Direction:
Transcribe the records exactly from the line with "Analyzing this scene, which item from" to the end, both included.

Recorded data
BEGIN

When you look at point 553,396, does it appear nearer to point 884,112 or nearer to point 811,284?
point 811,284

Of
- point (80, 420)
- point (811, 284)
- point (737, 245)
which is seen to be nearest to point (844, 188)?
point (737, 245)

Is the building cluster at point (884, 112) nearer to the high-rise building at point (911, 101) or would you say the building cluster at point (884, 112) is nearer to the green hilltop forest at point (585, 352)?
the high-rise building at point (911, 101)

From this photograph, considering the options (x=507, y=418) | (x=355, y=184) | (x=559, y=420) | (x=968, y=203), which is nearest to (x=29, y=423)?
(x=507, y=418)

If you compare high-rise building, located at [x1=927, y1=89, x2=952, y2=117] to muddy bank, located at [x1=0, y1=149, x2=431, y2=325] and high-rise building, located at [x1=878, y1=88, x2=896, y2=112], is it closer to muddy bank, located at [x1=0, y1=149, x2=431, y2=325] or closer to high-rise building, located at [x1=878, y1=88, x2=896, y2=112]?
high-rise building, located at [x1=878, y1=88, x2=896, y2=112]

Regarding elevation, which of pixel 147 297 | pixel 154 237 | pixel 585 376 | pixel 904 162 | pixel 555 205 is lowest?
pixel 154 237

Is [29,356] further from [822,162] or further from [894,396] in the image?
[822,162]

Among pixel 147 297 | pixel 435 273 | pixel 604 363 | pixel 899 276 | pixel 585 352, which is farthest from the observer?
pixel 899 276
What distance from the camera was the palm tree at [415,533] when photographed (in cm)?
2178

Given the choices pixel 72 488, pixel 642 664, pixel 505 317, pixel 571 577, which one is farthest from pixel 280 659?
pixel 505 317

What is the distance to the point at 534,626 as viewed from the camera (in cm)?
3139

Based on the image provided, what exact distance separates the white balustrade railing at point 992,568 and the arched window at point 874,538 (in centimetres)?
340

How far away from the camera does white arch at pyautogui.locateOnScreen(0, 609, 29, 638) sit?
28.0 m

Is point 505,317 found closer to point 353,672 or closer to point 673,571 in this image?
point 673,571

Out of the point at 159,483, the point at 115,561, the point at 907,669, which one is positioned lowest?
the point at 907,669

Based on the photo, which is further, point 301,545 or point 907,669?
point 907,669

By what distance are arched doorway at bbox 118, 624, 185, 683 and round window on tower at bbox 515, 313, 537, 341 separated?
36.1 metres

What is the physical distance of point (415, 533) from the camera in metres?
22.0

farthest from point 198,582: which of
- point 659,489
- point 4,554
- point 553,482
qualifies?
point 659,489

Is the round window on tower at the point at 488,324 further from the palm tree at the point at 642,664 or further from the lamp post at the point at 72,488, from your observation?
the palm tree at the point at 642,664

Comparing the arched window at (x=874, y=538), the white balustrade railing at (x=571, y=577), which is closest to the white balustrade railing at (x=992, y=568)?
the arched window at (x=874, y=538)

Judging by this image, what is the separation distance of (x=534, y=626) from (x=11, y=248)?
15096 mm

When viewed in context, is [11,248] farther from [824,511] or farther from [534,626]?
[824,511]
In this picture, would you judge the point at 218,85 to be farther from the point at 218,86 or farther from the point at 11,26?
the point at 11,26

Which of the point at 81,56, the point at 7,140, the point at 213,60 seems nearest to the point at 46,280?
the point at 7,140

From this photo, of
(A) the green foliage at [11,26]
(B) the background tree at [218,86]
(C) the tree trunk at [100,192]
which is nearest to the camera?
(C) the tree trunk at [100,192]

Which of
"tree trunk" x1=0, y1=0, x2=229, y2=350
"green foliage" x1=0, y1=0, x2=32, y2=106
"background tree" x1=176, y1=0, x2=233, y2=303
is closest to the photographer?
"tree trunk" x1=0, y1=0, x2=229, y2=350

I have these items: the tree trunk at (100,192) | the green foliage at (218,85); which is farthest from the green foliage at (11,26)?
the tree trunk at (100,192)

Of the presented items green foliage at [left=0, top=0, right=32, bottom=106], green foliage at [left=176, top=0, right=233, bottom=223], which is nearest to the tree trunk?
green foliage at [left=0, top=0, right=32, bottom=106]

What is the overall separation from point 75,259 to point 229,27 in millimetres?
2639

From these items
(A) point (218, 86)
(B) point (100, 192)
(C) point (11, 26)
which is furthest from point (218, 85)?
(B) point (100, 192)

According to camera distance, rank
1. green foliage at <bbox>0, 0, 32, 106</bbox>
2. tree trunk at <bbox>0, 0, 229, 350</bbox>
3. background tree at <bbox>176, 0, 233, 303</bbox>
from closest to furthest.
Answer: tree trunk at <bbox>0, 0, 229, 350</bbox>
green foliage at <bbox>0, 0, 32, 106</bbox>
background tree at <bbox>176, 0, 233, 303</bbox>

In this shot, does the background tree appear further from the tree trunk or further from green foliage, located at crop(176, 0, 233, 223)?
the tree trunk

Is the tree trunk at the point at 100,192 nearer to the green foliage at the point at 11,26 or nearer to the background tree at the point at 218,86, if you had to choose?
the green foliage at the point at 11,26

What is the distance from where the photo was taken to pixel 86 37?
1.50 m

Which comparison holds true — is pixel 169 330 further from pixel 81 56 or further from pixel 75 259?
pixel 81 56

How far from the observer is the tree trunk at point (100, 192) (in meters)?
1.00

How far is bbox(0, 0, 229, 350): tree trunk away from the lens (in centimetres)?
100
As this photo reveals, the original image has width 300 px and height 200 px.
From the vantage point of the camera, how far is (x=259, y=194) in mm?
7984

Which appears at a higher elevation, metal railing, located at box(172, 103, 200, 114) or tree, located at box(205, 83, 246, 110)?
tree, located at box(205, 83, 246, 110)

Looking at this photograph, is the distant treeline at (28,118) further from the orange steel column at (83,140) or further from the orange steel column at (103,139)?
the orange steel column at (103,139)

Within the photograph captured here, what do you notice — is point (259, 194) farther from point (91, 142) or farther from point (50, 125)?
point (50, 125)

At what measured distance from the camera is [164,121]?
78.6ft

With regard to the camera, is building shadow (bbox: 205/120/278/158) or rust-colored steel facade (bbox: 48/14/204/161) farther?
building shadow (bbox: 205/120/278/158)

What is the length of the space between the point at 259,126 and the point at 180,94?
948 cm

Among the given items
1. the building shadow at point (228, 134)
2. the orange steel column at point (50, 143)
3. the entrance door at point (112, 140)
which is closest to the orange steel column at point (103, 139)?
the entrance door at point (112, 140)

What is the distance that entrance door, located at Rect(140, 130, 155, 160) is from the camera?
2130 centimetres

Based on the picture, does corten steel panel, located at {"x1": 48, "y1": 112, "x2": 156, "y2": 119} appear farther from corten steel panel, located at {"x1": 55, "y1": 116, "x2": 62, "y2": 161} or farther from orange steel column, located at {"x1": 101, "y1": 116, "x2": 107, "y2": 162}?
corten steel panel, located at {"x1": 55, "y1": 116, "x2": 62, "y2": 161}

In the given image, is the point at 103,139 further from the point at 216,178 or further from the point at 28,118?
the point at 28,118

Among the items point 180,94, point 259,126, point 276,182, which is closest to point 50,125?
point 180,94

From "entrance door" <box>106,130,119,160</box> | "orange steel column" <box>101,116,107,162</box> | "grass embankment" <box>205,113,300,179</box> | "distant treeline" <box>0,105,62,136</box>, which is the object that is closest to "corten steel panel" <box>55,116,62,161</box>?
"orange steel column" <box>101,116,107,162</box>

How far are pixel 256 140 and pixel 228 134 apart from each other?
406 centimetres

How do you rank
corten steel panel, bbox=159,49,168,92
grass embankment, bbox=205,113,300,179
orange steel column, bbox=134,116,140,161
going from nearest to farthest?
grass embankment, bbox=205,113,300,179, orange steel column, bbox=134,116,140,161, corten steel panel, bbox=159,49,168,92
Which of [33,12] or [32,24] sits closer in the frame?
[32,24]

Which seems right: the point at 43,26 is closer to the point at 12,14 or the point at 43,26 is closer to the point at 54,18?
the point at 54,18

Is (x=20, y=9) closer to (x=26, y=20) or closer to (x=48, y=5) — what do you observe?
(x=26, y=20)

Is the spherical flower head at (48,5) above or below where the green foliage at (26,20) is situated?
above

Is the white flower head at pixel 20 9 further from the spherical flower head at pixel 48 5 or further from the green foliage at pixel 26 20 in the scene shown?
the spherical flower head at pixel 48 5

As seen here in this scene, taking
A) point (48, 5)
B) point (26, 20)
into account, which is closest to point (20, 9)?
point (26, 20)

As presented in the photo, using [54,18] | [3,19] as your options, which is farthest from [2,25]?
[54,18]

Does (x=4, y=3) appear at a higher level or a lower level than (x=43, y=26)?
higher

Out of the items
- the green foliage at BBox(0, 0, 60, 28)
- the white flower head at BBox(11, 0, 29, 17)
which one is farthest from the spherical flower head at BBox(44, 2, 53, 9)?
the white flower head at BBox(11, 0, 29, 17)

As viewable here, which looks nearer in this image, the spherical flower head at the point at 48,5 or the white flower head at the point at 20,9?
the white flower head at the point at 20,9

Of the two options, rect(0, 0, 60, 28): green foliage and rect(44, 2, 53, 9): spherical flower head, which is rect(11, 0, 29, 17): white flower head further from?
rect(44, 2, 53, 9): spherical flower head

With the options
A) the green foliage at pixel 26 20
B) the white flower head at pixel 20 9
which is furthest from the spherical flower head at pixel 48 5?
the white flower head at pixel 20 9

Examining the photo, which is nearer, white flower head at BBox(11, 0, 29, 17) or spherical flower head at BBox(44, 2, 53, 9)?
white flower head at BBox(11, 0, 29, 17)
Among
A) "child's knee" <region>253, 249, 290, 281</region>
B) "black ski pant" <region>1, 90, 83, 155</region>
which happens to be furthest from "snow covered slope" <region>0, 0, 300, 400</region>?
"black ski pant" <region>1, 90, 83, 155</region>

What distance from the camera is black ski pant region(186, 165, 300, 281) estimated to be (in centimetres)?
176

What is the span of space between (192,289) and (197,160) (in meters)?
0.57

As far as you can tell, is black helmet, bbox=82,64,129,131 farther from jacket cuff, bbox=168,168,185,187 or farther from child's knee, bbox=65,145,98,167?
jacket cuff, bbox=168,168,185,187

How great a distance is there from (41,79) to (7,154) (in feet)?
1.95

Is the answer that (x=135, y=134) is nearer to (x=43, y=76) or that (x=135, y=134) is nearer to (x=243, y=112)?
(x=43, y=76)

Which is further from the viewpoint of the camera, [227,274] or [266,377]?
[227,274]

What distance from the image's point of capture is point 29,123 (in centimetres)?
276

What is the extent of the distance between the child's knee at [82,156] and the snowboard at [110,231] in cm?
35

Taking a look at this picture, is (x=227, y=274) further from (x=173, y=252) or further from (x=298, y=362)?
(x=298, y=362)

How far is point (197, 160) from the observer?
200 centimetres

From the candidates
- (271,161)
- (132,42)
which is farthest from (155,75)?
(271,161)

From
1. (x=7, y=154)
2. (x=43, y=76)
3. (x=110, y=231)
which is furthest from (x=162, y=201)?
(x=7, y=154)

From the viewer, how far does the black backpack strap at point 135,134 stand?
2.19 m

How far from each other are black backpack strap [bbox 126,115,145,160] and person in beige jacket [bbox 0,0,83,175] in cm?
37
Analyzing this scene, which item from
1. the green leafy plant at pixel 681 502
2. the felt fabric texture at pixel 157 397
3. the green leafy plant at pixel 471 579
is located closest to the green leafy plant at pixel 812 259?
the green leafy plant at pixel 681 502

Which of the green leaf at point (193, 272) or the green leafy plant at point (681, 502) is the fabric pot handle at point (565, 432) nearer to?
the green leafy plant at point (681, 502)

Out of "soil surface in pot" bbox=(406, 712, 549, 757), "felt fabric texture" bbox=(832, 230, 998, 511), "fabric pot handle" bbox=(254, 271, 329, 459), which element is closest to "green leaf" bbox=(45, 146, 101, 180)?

END

Task result:
Analyzing this scene, which item from
1. the green leafy plant at pixel 681 502
2. the felt fabric texture at pixel 157 397
3. the green leafy plant at pixel 471 579
is located closest to the green leafy plant at pixel 812 259?
the green leafy plant at pixel 681 502

Which of the green leaf at point (193, 272) or the green leafy plant at point (681, 502) is the fabric pot handle at point (565, 432) nearer to?
the green leafy plant at point (681, 502)

Out of "soil surface in pot" bbox=(406, 712, 549, 757), "felt fabric texture" bbox=(832, 230, 998, 511), "fabric pot handle" bbox=(254, 271, 329, 459), which element is closest to "green leaf" bbox=(45, 146, 101, 180)?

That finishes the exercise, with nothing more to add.